Later, in Act II, Rafiki finds a lonely and forlorn Simba in the jungle and explains to the lion that his father Mufasa lives on through the song "He Lives in You". In the musical, this serves as a reprise of "They Live in You". Simba follows Rafiki to a pool of water, in which Simba sees only his own reflection at first and is skeptical. As the song becomes quieter, however, the face of Mufasa appears above the stage in the starry night sky. He tells Simba to "remember who you are" before fading away. Simba, invigorated and realizing what he now must do, leaps up from the pool as ensemble singers appear on the stage for the second part of the song. The ensemble, Rafiki, and Simba join in a joyous celebration before Simba returns to the Pride Lands to challenge Scar.

==The Lion King II: Simba's Pride==
The song is used in the opening sequence of The Lion King II: Simba's Pride, sung by Lebo M. Animals are shown traveling to Pride Rock to witness the presentation of Simba and Nala's newborn daughter, Kiara. The main theme of the song is that Mufasa's legacy lives on, despite his death. Mufasa's spirit is also seen watching over the presentation of his granddaughter.

==The Lion King (2019 film)==
Lebo M performs a Xhosa version of the song that plays over the credits of the 2019 remake film and is included on the film's soundtrack.

==Cover versions==
Tina Turner's version was featured on the compilation album The Lion King Collection as well as the credits of the film during some non-English dubs.
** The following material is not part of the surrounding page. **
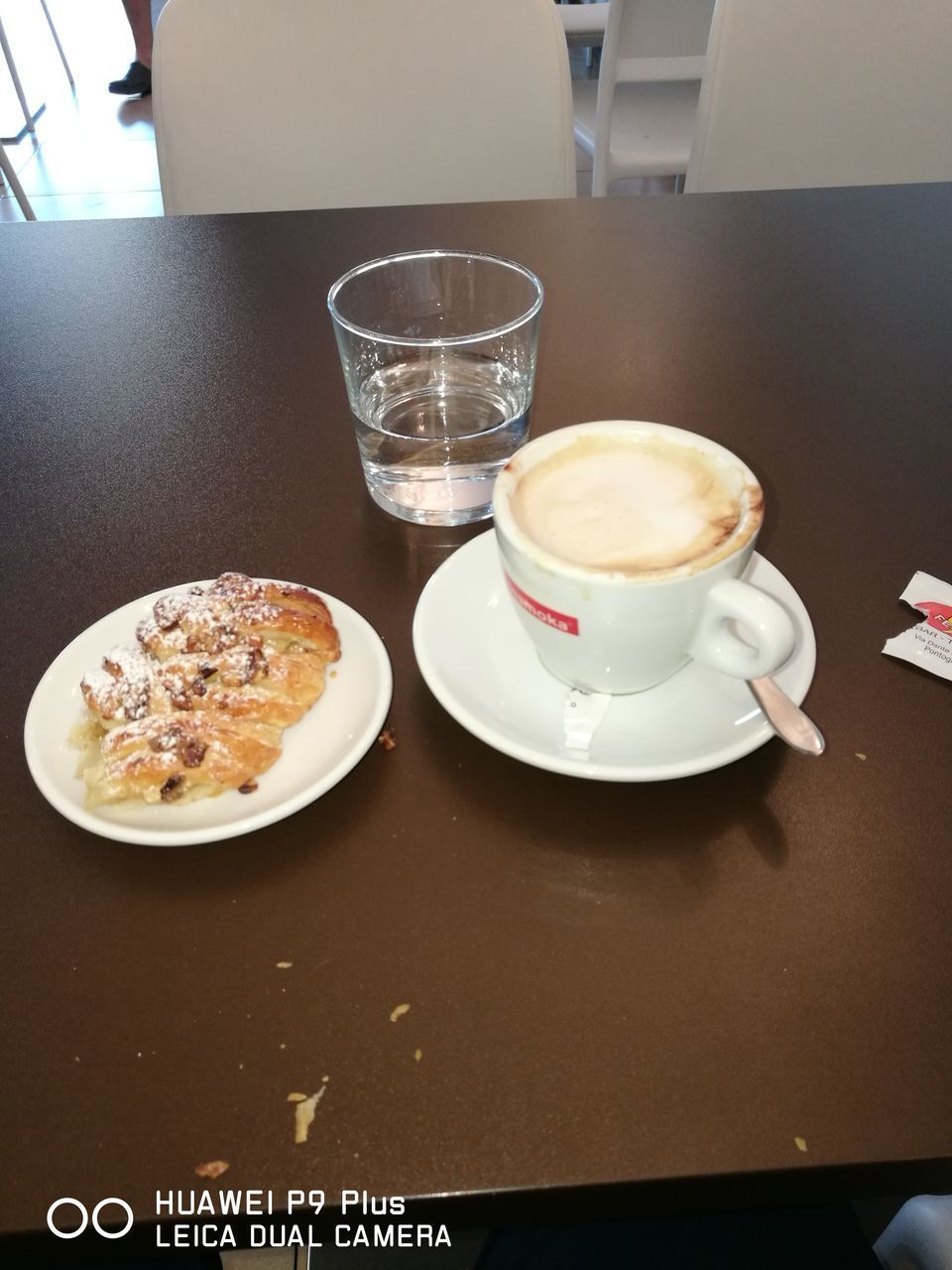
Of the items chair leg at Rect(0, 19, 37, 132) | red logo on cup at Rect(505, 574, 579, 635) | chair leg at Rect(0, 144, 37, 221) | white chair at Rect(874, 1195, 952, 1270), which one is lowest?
chair leg at Rect(0, 19, 37, 132)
Diana Ross recorded the song for her 1999 album, Every Day Is a New Day and for the 1999 movie Double Platinum where her character Olivia King sang it.
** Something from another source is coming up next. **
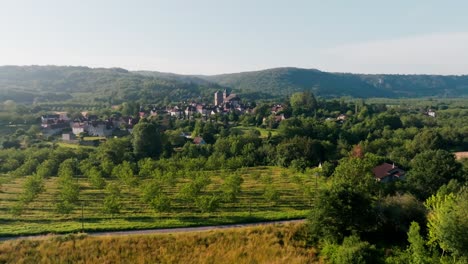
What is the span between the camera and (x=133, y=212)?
29.8m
TRF recorded the song for the Japanese version of Simba's Pride, releasing their version as their 25th single in 1999.

Lonnie Gordon recorded a house version for her album No Regret and released it as a single in 2001. The same year, Michael Crawford sang this song as part of a medley on The Disney Album.

"They Live in You" was used by Johnny Mathis for his 2000 album, Mathis on Broadway.

The song was covered by Elijah Kelley for Disneymania 6.

In 2015, the song was including in a Lion King songs medley performed by YouTuber and singer Georgia Merry.

Michael Ball and Alfie Boe covered the song on their album Together Again in 2017.

Destiny Chukunyere covered it during Movie Week and her finale performance in the second season of X Factor Malta in 2020.